In other ways, redactions can reveal the human hand behind them—whether they are prosecutors or artists. “A very tiny detail that shows you a human went through and did this,” said Schwarz, who’s been erasing Trump’s speeches and The Art of the Deal. “In some cases they keep a letter, a comma. This is why I get excited about the redactions; you can’t take the humanity away,” he said. “This was somebody’s job.”

Redactions can also have an emotional effect. “They seem much more resistant than a blank, white page,” said M. NourbeSe Philip, who chose to selectively blank out, rather than black out, the only existing record of a slave massacre for her book Zong! (2008). “I get the sense it’s intended to keep you out, keep the reader out.”

Comey Memo

On the left is Donald Trump's memo firing former FBI director James Comey, on the right, Jerrod Schwarz's erasure poem made from the document.

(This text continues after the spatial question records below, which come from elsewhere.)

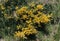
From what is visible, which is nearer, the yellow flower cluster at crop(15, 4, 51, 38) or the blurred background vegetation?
the yellow flower cluster at crop(15, 4, 51, 38)

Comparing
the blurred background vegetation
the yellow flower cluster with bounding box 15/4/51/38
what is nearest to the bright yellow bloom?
the yellow flower cluster with bounding box 15/4/51/38

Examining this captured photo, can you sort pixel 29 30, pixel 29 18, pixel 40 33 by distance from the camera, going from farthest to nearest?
pixel 40 33 → pixel 29 18 → pixel 29 30

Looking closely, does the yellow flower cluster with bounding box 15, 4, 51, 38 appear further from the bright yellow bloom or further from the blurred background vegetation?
the blurred background vegetation

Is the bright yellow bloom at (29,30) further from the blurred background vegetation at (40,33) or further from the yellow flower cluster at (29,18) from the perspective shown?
the blurred background vegetation at (40,33)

“This is a perversion of what I do,” said Schwarz of a supplemental memo to the sentencing recommendations for Michael Flynn. “That said, if a student brought me this I would be thrilled.” The reason: he was drawn to page four of the Flynn supplement where, preceded by five redacted lines and followed by eleven more, hangs a useless, castrated phrase: “The defendant also provided useful information concerning.”

“The ‘concerning’ makes it incomplete,” Schwarz said. “That’s another thing erasure can do, is make you feel the presence of what you are removing. Concerning could mean ‘of concern’ to people, it could be a ‘concerning matter,’ and certainly it is.”

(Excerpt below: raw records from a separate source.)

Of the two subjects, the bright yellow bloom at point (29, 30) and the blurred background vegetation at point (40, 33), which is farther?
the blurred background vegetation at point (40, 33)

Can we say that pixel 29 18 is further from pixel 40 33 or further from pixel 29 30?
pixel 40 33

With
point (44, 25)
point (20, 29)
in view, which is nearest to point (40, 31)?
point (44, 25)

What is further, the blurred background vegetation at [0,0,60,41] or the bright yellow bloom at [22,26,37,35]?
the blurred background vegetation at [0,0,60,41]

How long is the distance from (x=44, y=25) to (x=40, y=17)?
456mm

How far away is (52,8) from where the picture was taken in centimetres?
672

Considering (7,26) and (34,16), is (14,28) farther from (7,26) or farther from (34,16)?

“The little bits of language left between the redactions were just gorgeous and so non-specific,” said the poet Kenneth Goldsmith. “Concerning what? Concerning everything.” Goldsmith considers most documents—redacted or otherwise—poems in themselves. He infamously read Michael Brown’s autopsy report and will present 60,000 of Hillary Clinton’s emails at a show during next month’s Venice Biennale. “What the redaction does is it universalizes the document,” Goldsmith said. “It’s no longer about Flynn, it’s about all of us.”

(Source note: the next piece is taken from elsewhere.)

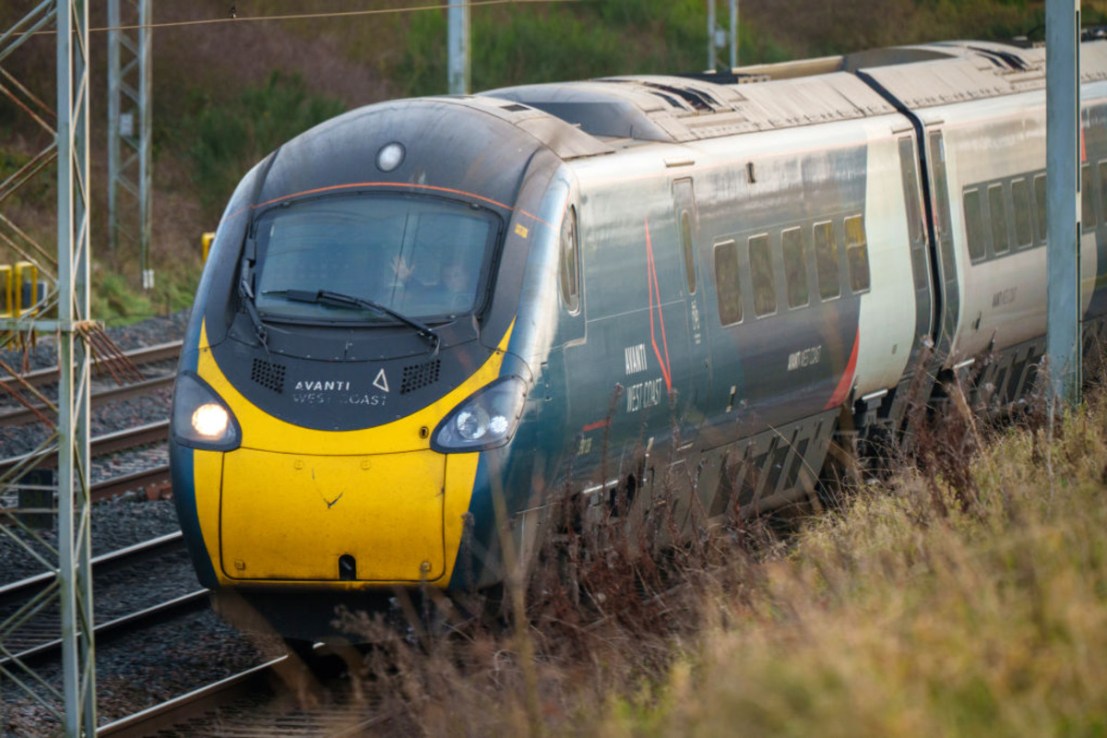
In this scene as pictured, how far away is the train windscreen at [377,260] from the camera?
927 cm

Erasure poems tend to show us how much of our world is made up of redaction: how everything we see, touch, read, wear, and nibble was created through selection by cutting, refracting, withholding, reducing, commercializing, and making smaller from a wider, more complex strata of possibilities. In the way an Impressionist painting reveals its brushstrokes and modern architecture its girding, erasure reveals the selection process behind all language and all storytelling, and it tends to pop up when people are wary of what’s being chosen for them.

“That seems like the defining feature of America, right now: we don’t get to know the whole truth,” said Schwarz. “This is art imitating society,” he said. “It’s meta, in the most depressing way.” His work is part of a forthcoming political erasure anthology (Erase the Patriarchy), and he wrote the introduction for an activity book for would-be writers (Make Blackout Poetry: Activist Edition). If he tends to think the genre can be activist, that’s because he thinks of an erasure as a way of doing to the government what it does to us. “I am owed a conversation with what rules me,” he said. “Political erasure is all about the flip: doing the opposite of what a large, powerful government is doing.”

If erasure is everywhere now, that’s because we’re all quite aware of what the government is doing, said Holmes. She was amazed to see Alec Baldwin on a recent episode of Saturday Night Live doing what she’d done with Emily Dickinson’s poems. As Trump, Baldwin redacts a copy of the Mueller report to leave only the words “no” and “collusion” swimming in black lines. “I thought, if that’s entered the public consciousness as much as to enter SNL as a joke,” Holmes said, “Then it really is in the public consciousness.”

“In the Trump era, I think people are angry and pissed off at documents,” said Goldsmith. “They look to documents for efficacy and justice which is great, but that’s not poetry’s work—efficacy and justice. Poetry works in the opposite way. It makes nothing happen.”